• _Your objective_
With the pictures left out, every record must be reproduced exactly.

Dataset items
.....

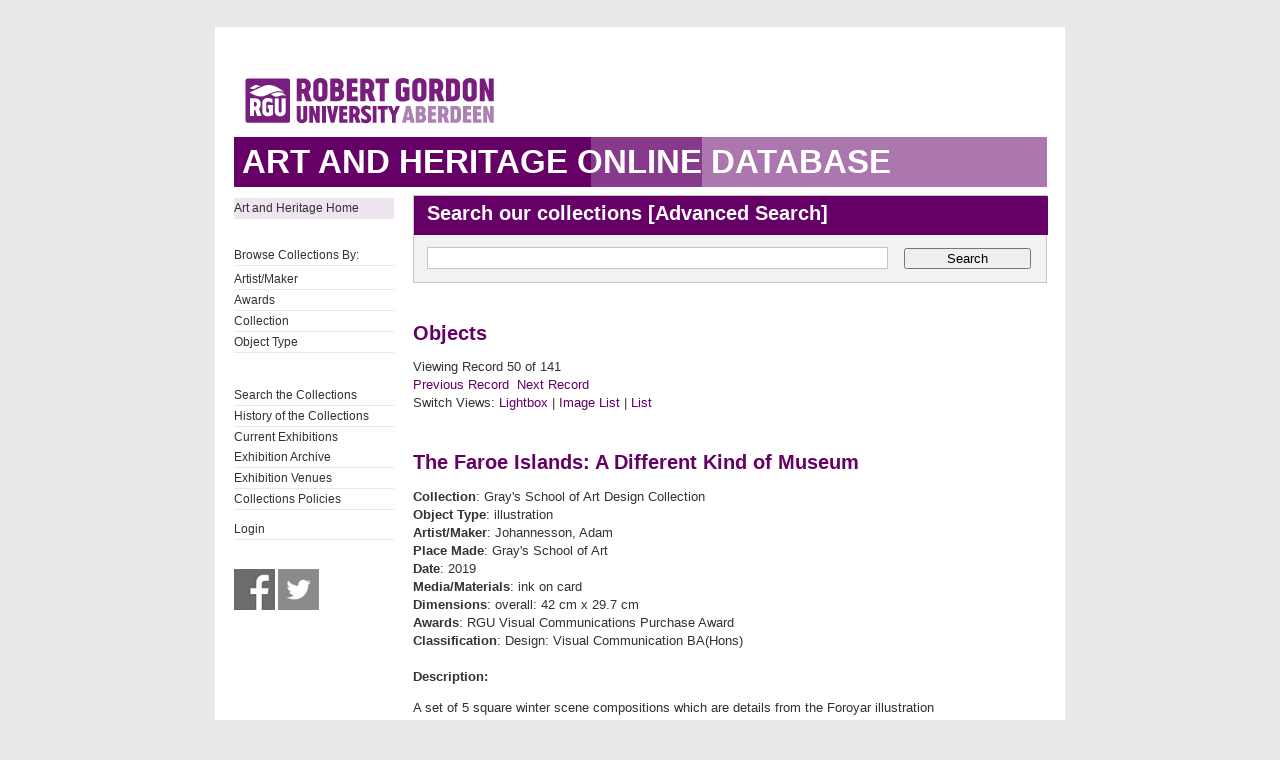

--- FILE ---
content_type: text/html; charset=UTF-8
request_url: https://collections.rgu.ac.uk/detail.php?module=objects&type=browse&id=8&term=RGU+Visual+Communications+Purchase+Award&page=1&kv=6780&record=63&kv=8893&record=49&module=objects
body_size: 2072
content:
<!DOCTYPE HTML>

<html>
    <head>
        <title>Art &amp; Heritage Collections</title>
        <link rel="stylesheet" type="text/css" href="https://collections.rgu.ac.uk/templates/rgu/stylesheet.css" />
        <script type="text/JavaScript" src="javascript.js"></script>
        <meta http-equiv="Content-Type" content="text/html; charset=UTF-8" />
        <base href="https://collections.rgu.ac.uk/" target="_top">
        <script type="text/javascript" src="https://s7.addthis.com/js/300/addthis_widget.js#pubid=rguweb"></script>
        <link rel="shortcut icon" href="https://collections.rgu.ac.uk/templates/rgu/favicon.ico" type="image/x-icon" />
        <link rel="apple-touch-icon" href="https://collections.rgu.ac.uk/templates/rgu/apple-touch-icon.png" />
    </head>
    <body>    

        <div id="wrapper">
            <div id="header">
                <a href="https://www.rgu.ac.uk/"><img src="templates/rgu/logo.png" alt="logo"></a>
            </div>

            
            <h1><span>Art and Heritage Online Database</span></h1>

            <div id="contentWrapper">

                <div id="sidebar">
                    <div class="pre-content sidebar">
                        <div class="sub-navigation"> 

			    <ul>
                                <li class="selected"><a href="http://www.rgu.ac.uk/about/art-heritage-collections">Art and Heritage Home</a></li>
			    <ul>

			    <br />

                            <ul>
                                <li>Browse Collections By:</li>

                                <ul><li class="browseitem"><a href="browse.php?module=objects&amp;id=7">Artist/Maker</a></li><li class="browseitem"><a href="browse.php?module=objects&amp;id=8">Awards</a></li><li class="browseitem"><a href="browse.php?module=objects&amp;id=9">Collection</a></li><li class="browseitem"><a href="browse.php?module=objects&amp;id=10">Object Type</a></li></ul>                            </ul>

			    <br />

                            <ul>
			       <li><a href="main.php?module=objects">Search the Collections</a></li>
			       <li><a href="home.php">History of the Collections</a></li>
                               <li><a href="https://rguartandheritage.wordpress.com/">Current Exhibitions</a></$
                               <li><a href="http://www.rgu.ac.uk/collections-previousexhibitions">Exhibition Archive</a></li>
                               <li><a href="http://www.rgu.ac.uk/collections-exhibitions">Exhibition Venues</a></li>
                               <li><a href="https://www.rgu.ac.uk/about/art-heritage-collections#anchor-5">Collections Policies</a></li>
 			    </ul>

			    <ul>

			    <li><a href="user.php">Login</a></li>
			    </ul>

			    <br />

			    <a href="https://www.facebook.com/RguArtAndHeritageCollections">
				<img src="templates/rgu/facebook_bw.jpg" 
				onmouseover="this.src='templates/rgu/facebook.jpg'"
				onmouseout="this.src='templates/rgu/facebook_bw.jpg'" height="41" width="41"></a>

                            <a href="http://twitter.com/Collections_RGU">
                                <img src="templates/rgu/twitter_bw.jpg"
                                onmouseover="this.src='templates/rgu/twitter.jpg'"
                                onmouseout="this.src='templates/rgu/twitter_bw.jpg'" height="41" width="41"></a>

                        </div>

                    </div>
                </div> <!-- End of sidebar -->

                <div id="content">

                    <form class="searchform" action="results.php" method="GET" accept-charset="utf-8">
                        <fieldset>
                            <legend class="searchHead">Search our collections [<a href="search.php?module=objects">Advanced Search</a>]</legend>
                            <input type="text" class="txtSearch defaultTextActive" title="Enter Keyword" name="term" tabindex="100" id="search-course" value="">
                            <input type="hidden" name="module" value="objects">
                            <input type="hidden" name="type" value="keyword">
                            <button type="submit" id="submitSearchForm" tabindex="102">Search</button>

                        </fieldset>
                    </form>
<h2>Objects</h2>Viewing Record 50 of 141<br /><a href='detail.php?module=objects&amp;type=browse&amp;id=8&amp;term=RGU+Visual+Communications+Purchase+Award&amp;kv=6991&amp;record=48&amp;page=1' class='inactive' >Previous Record</a>&nbsp;&nbsp;<a href='detail.php?module=objects&amp;type=browse&amp;id=8&amp;term=RGU+Visual+Communications+Purchase+Award&amp;kv=7840&amp;record=50&amp;page=1' class='inactive' >Next Record</a>    <br />Switch Views: <a href="results.php?module=objects&amp;type=browse&amp;id=8&amp;term=RGU+Visual+Communications+Purchase+Award&amp;page=1&amp;kv=8893&amp;record=49&view=1">Lightbox</a> 
    | <a href="results.php?module=objects&amp;type=browse&amp;id=8&amp;term=RGU+Visual+Communications+Purchase+Award&amp;page=1&amp;kv=8893&amp;record=49&view=2">Image List</a> 
    | <a href="results.php?module=objects&amp;type=browse&amp;id=8&amp;term=RGU+Visual+Communications+Purchase+Award&amp;page=1&amp;kv=8893&amp;record=49&view=3">List</a>
    </p>
    <div id="detail">
<h2>The Faroe Islands: A Different Kind of Museum<br /></h2>

<div class="DetailContent">

   <div id="DetailImage">
          </div>

    <strong>Collection</strong>: Gray&#039;s School of Art Design Collection<br /><strong>Object Type</strong>: illustration<br /><strong>Artist/Maker</strong>: Johannesson, Adam<br /><strong>Place Made</strong>: Gray&#039;s School of Art<br /><strong>Date</strong>: 2019<br /><strong>Media/Materials</strong>: ink on card<br /><strong>Dimensions</strong>: overall: 42 cm x 29.7 cm<br /><strong>Awards</strong>: RGU Visual Communications Purchase Award<br /><strong>Classification</strong>: Design: Visual Communication BA(Hons)<br /><br /><strong>Description:</strong><p>A set of 5 square winter scene compositions which are details from the Foroyar illustration ABDRG2019.27.5.4</p><br /><strong>Object Number</strong>: ABDRG2019.27.5.4.2<br /></div>


</div>
    </div> <!-- End of content -->
    </div> <!-- End of contentWrapper -->

    </div>

  <!-- Google tag (gtag.js) -->
<script async src="https://www.googletagmanager.com/gtag/js?id=G-1X0TZETGJE"></script>
<script>
  window.dataLayer = window.dataLayer || [];
  function gtag(){dataLayer.push(arguments);}
  gtag('js', new Date());

  gtag('config', 'G-1X0TZETGJE');
</script>


</body>
</html>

.....

• _Exercise response_
--- FILE ---
content_type: text/html; charset=UTF-8
request_url: https://collections.rgu.ac.uk/detail.php?module=objects&type=browse&id=8&term=RGU+Visual+Communications+Purchase+Award&page=1&kv=6780&record=63&kv=8893&record=49&module=objects
body_size: 2072
content:
<!DOCTYPE HTML>

<html>
    <head>
        <title>Art &amp; Heritage Collections</title>
        <link rel="stylesheet" type="text/css" href="https://collections.rgu.ac.uk/templates/rgu/stylesheet.css" />
        <script type="text/JavaScript" src="javascript.js"></script>
        <meta http-equiv="Content-Type" content="text/html; charset=UTF-8" />
        <base href="https://collections.rgu.ac.uk/" target="_top">
        <script type="text/javascript" src="https://s7.addthis.com/js/300/addthis_widget.js#pubid=rguweb"></script>
        <link rel="shortcut icon" href="https://collections.rgu.ac.uk/templates/rgu/favicon.ico" type="image/x-icon" />
        <link rel="apple-touch-icon" href="https://collections.rgu.ac.uk/templates/rgu/apple-touch-icon.png" />
    </head>
    <body>    

        <div id="wrapper">
            <div id="header">
                <a href="https://www.rgu.ac.uk/"><img src="templates/rgu/logo.png" alt="logo"></a>
            </div>

            
            <h1><span>Art and Heritage Online Database</span></h1>

            <div id="contentWrapper">

                <div id="sidebar">
                    <div class="pre-content sidebar">
                        <div class="sub-navigation"> 

			    <ul>
                                <li class="selected"><a href="http://www.rgu.ac.uk/about/art-heritage-collections">Art and Heritage Home</a></li>
			    <ul>

			    <br />

                            <ul>
                                <li>Browse Collections By:</li>

                                <ul><li class="browseitem"><a href="browse.php?module=objects&amp;id=7">Artist/Maker</a></li><li class="browseitem"><a href="browse.php?module=objects&amp;id=8">Awards</a></li><li class="browseitem"><a href="browse.php?module=objects&amp;id=9">Collection</a></li><li class="browseitem"><a href="browse.php?module=objects&amp;id=10">Object Type</a></li></ul>                            </ul>

			    <br />

                            <ul>
			       <li><a href="main.php?module=objects">Search the Collections</a></li>
			       <li><a href="home.php">History of the Collections</a></li>
                               <li><a href="https://rguartandheritage.wordpress.com/">Current Exhibitions</a></$
                               <li><a href="http://www.rgu.ac.uk/collections-previousexhibitions">Exhibition Archive</a></li>
                               <li><a href="http://www.rgu.ac.uk/collections-exhibitions">Exhibition Venues</a></li>
                               <li><a href="https://www.rgu.ac.uk/about/art-heritage-collections#anchor-5">Collections Policies</a></li>
 			    </ul>

			    <ul>

			    <li><a href="user.php">Login</a></li>
			    </ul>

			    <br />

			    <a href="https://www.facebook.com/RguArtAndHeritageCollections">
				<img src="templates/rgu/facebook_bw.jpg" 
				onmouseover="this.src='templates/rgu/facebook.jpg'"
				onmouseout="this.src='templates/rgu/facebook_bw.jpg'" height="41" width="41"></a>

                            <a href="http://twitter.com/Collections_RGU">
                                <img src="templates/rgu/twitter_bw.jpg"
                                onmouseover="this.src='templates/rgu/twitter.jpg'"
                                onmouseout="this.src='templates/rgu/twitter_bw.jpg'" height="41" width="41"></a>

                        </div>

                    </div>
                </div> <!-- End of sidebar -->

                <div id="content">

                    <form class="searchform" action="results.php" method="GET" accept-charset="utf-8">
                        <fieldset>
                            <legend class="searchHead">Search our collections [<a href="search.php?module=objects">Advanced Search</a>]</legend>
                            <input type="text" class="txtSearch defaultTextActive" title="Enter Keyword" name="term" tabindex="100" id="search-course" value="">
                            <input type="hidden" name="module" value="objects">
                            <input type="hidden" name="type" value="keyword">
                            <button type="submit" id="submitSearchForm" tabindex="102">Search</button>

                        </fieldset>
                    </form>
<h2>Objects</h2>Viewing Record 50 of 141<br /><a href='detail.php?module=objects&amp;type=browse&amp;id=8&amp;term=RGU+Visual+Communications+Purchase+Award&amp;kv=6991&amp;record=48&amp;page=1' class='inactive' >Previous Record</a>&nbsp;&nbsp;<a href='detail.php?module=objects&amp;type=browse&amp;id=8&amp;term=RGU+Visual+Communications+Purchase+Award&amp;kv=7840&amp;record=50&amp;page=1' class='inactive' >Next Record</a>    <br />Switch Views: <a href="results.php?module=objects&amp;type=browse&amp;id=8&amp;term=RGU+Visual+Communications+Purchase+Award&amp;page=1&amp;kv=8893&amp;record=49&view=1">Lightbox</a> 
    | <a href="results.php?module=objects&amp;type=browse&amp;id=8&amp;term=RGU+Visual+Communications+Purchase+Award&amp;page=1&amp;kv=8893&amp;record=49&view=2">Image List</a> 
    | <a href="results.php?module=objects&amp;type=browse&amp;id=8&amp;term=RGU+Visual+Communications+Purchase+Award&amp;page=1&amp;kv=8893&amp;record=49&view=3">List</a>
    </p>
    <div id="detail">
<h2>The Faroe Islands: A Different Kind of Museum<br /></h2>

<div class="DetailContent">

   <div id="DetailImage">
          </div>

    <strong>Collection</strong>: Gray&#039;s School of Art Design Collection<br /><strong>Object Type</strong>: illustration<br /><strong>Artist/Maker</strong>: Johannesson, Adam<br /><strong>Place Made</strong>: Gray&#039;s School of Art<br /><strong>Date</strong>: 2019<br /><strong>Media/Materials</strong>: ink on card<br /><strong>Dimensions</strong>: overall: 42 cm x 29.7 cm<br /><strong>Awards</strong>: RGU Visual Communications Purchase Award<br /><strong>Classification</strong>: Design: Visual Communication BA(Hons)<br /><br /><strong>Description:</strong><p>A set of 5 square winter scene compositions which are details from the Foroyar illustration ABDRG2019.27.5.4</p><br /><strong>Object Number</strong>: ABDRG2019.27.5.4.2<br /></div>


</div>
    </div> <!-- End of content -->
    </div> <!-- End of contentWrapper -->

    </div>

  <!-- Google tag (gtag.js) -->
<script async src="https://www.googletagmanager.com/gtag/js?id=G-1X0TZETGJE"></script>
<script>
  window.dataLayer = window.dataLayer || [];
  function gtag(){dataLayer.push(arguments);}
  gtag('js', new Date());

  gtag('config', 'G-1X0TZETGJE');
</script>


</body>
</html>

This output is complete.